The case involved a Dr Steven Cooper, who had been married to Sara Jane Cooper between 2003 and 2016. The couple had two children together. He made a will in 2009 that left his estate to Sara Jane, and in default to his children.
Dr Cooper fell ill in 2014 and separated from his wife. The couple divorced in 2016.
In 2018, the Dr Cooper started a new relationship with Ms Chapman and drafted a will from a computer template that benefited his new partner.
Two relatives of Chapman were asked to be witnesses to the will.
Dr Cooper died suddenly in 2019 and Ms Cooper brought a claim for a Grant of Probate based on the 2009 will.
She argued there was no reliable evidence that the 2018 will was ever executed. Ms Chapman was unable to find the executed version of the 2018 will.
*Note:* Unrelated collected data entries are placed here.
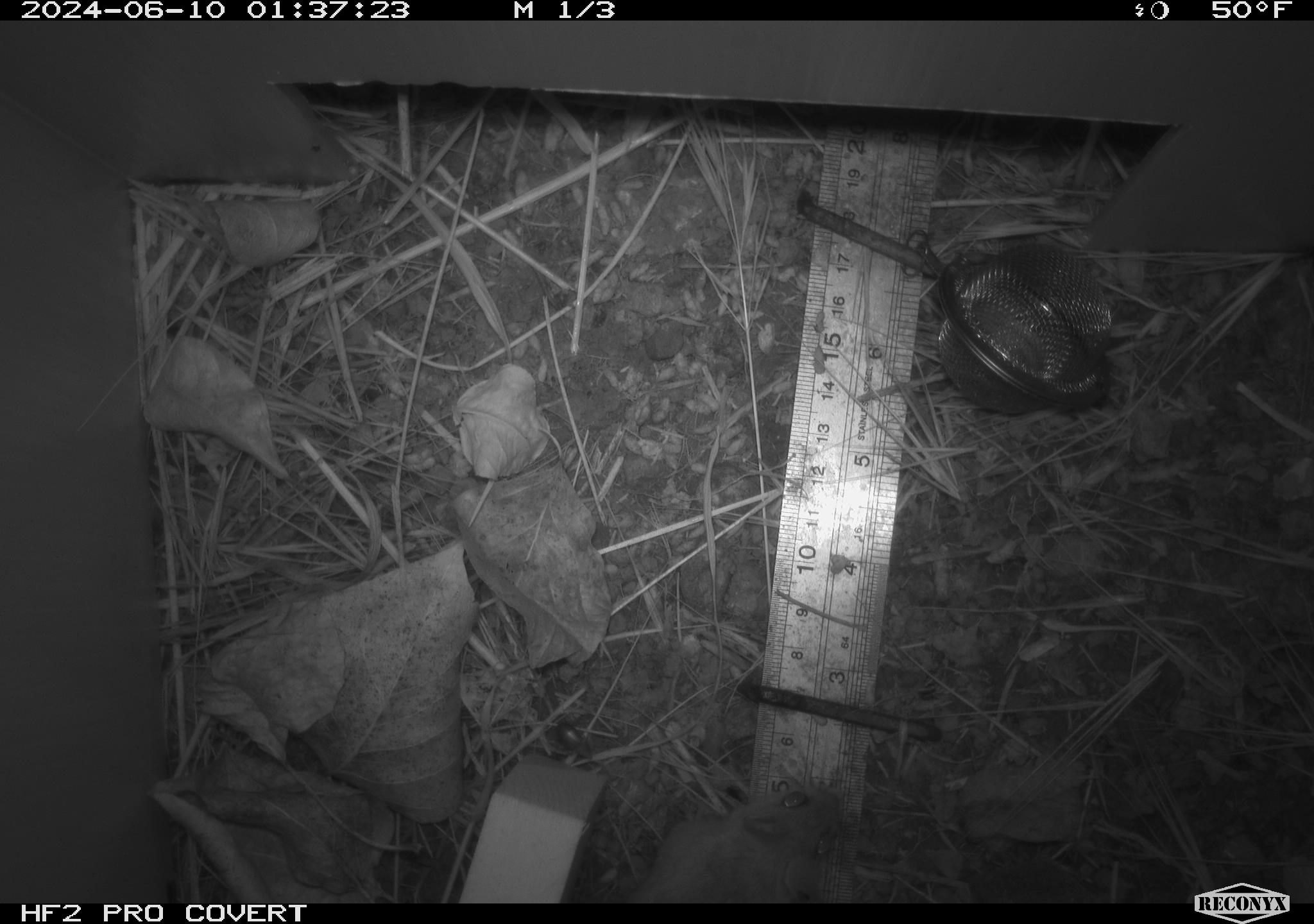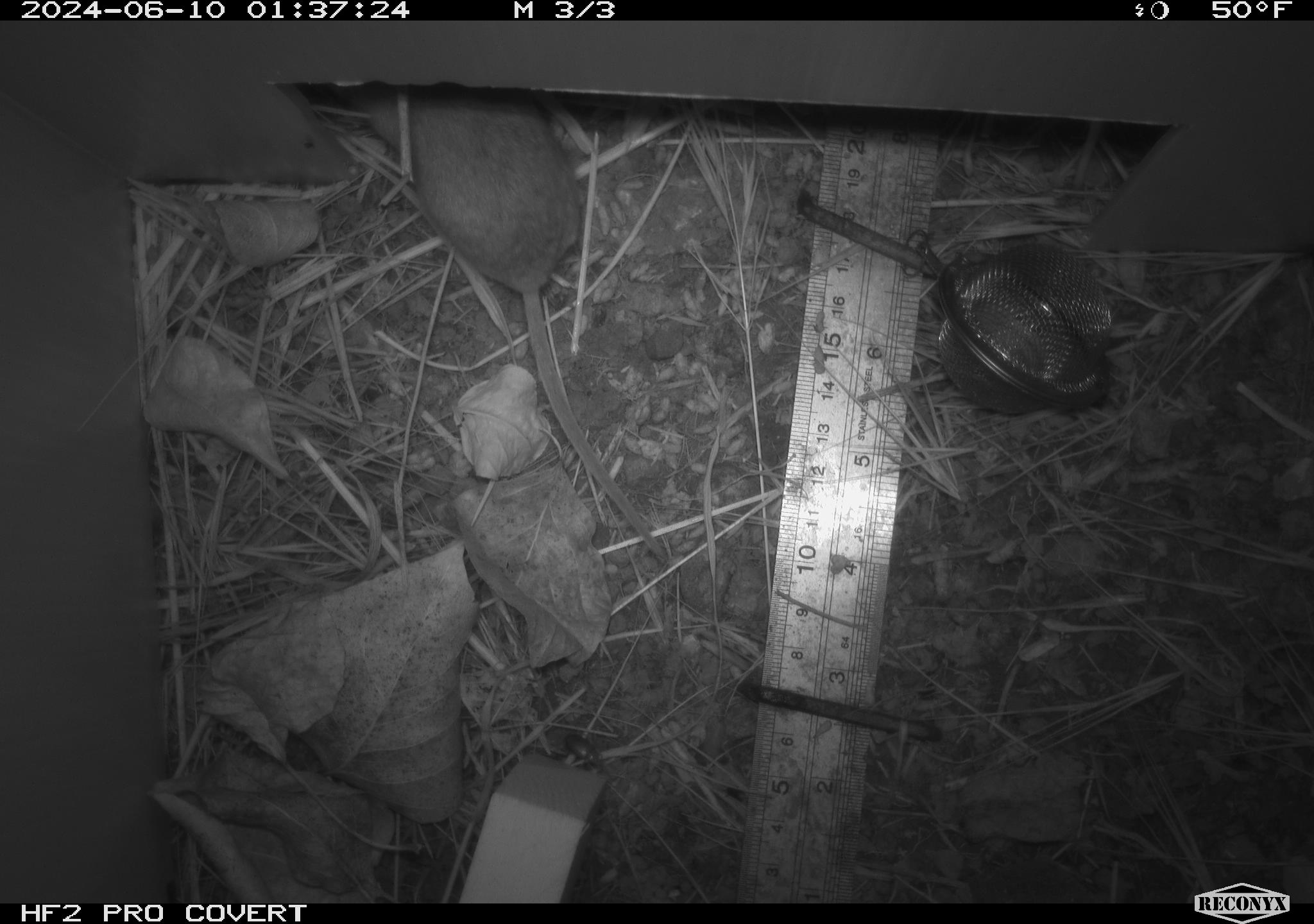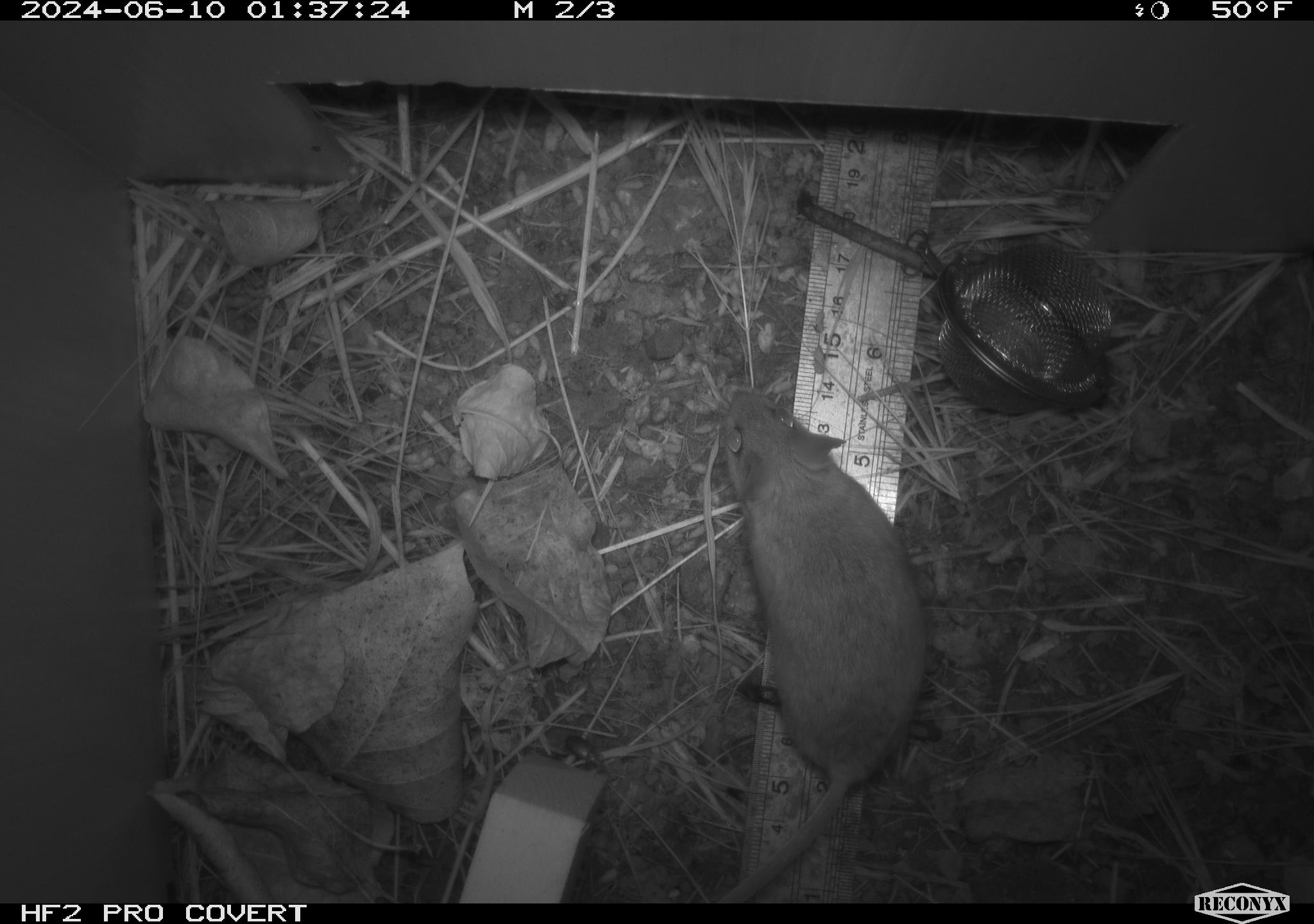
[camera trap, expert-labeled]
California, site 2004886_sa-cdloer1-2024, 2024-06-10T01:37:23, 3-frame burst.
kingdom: Animalia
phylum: Chordata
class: Mammalia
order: Rodentia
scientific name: Rodentia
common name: mouse species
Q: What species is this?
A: Mouse species (Rodentia).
Ms Cooper argued that even if it was executed, the fact that it couldn’t be found meant that it should be presumed that it had been revoked.
The court ruled in favour of Ms Chapman.
It held that the 2018 will was duly executed in the form of the draft on Dr Cooper’s computer. On the balance of probabilities, it had not been revoked.
The two relatives who witnessed the making of the 2018 will were deemed to be credible witnesses.
IT experts provided evidence showing that both the dates the 2018 will was created and last accessed were consistent with the witnesses’ testimony of the date of execution.
There had been no change in the Dr Cooper’s circumstances between that date and his death and therefore the will could not be assumed to have been revoked.